→ **Problem to work on**
Please copy each line below that contains the word "lower".

→ **Supplied records**
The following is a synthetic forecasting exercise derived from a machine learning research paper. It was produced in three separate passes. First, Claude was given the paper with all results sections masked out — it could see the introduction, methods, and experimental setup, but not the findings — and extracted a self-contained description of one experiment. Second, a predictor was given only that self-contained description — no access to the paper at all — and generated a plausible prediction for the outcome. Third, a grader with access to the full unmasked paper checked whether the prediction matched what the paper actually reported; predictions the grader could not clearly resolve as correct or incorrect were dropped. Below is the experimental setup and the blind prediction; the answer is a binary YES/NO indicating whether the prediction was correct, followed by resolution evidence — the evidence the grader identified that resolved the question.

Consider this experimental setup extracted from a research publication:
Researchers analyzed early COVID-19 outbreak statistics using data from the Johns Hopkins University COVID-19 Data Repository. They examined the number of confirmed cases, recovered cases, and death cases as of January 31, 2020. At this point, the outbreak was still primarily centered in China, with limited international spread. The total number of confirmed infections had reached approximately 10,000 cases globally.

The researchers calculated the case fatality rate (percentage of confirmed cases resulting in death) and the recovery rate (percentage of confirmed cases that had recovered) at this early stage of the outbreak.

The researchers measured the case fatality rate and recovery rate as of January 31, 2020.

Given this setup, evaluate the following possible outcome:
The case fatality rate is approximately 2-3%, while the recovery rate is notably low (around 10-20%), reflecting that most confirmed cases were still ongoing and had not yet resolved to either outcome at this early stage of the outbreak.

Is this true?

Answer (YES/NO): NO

--

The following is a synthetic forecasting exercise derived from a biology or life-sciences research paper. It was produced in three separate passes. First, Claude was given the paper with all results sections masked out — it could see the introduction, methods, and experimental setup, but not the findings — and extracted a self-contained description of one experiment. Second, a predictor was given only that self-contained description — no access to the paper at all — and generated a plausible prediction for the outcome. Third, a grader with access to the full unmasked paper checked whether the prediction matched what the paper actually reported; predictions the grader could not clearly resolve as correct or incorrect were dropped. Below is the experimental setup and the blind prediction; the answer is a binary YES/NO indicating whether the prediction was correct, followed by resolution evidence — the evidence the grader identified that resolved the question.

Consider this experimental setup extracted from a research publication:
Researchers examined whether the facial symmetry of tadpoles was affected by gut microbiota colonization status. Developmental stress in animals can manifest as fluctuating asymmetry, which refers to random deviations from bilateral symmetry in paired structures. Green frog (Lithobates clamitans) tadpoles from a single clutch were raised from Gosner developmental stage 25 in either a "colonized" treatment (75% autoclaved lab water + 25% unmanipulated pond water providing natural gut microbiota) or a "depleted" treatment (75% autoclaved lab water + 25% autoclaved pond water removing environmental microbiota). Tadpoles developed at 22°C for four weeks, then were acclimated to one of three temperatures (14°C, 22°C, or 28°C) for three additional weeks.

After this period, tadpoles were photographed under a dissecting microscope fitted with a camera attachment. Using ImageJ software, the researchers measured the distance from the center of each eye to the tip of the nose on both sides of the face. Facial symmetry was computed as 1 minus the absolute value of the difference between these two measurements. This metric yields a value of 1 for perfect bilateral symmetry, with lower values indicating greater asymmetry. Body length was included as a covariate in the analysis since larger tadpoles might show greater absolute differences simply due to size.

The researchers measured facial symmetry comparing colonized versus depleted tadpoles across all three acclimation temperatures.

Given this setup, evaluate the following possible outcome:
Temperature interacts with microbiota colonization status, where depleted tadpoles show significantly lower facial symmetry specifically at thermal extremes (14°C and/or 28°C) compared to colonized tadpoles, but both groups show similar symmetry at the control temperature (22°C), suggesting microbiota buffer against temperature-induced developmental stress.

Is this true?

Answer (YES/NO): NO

→ **Task solution**
After this period, tadpoles were photographed under a dissecting microscope fitted with a camera attachment. Using ImageJ software, the researchers measured the distance from the center of each eye to the tip of the nose on both sides of the face. Facial symmetry was computed as 1 minus the absolute value of the difference between these two measurements. This metric yields a value of 1 for perfect bilateral symmetry, with lower values indicating greater asymmetry. Body length was included as a covariate in the analysis since larger tadpoles might show greater absolute differences simply due to size.
Temperature interacts with microbiota colonization status, where depleted tadpoles show significantly lower facial symmetry specifically at thermal extremes (14°C and/or 28°C) compared to colonized tadpoles, but both groups show similar symmetry at the control temperature (22°C), suggesting microbiota buffer against temperature-induced developmental stress.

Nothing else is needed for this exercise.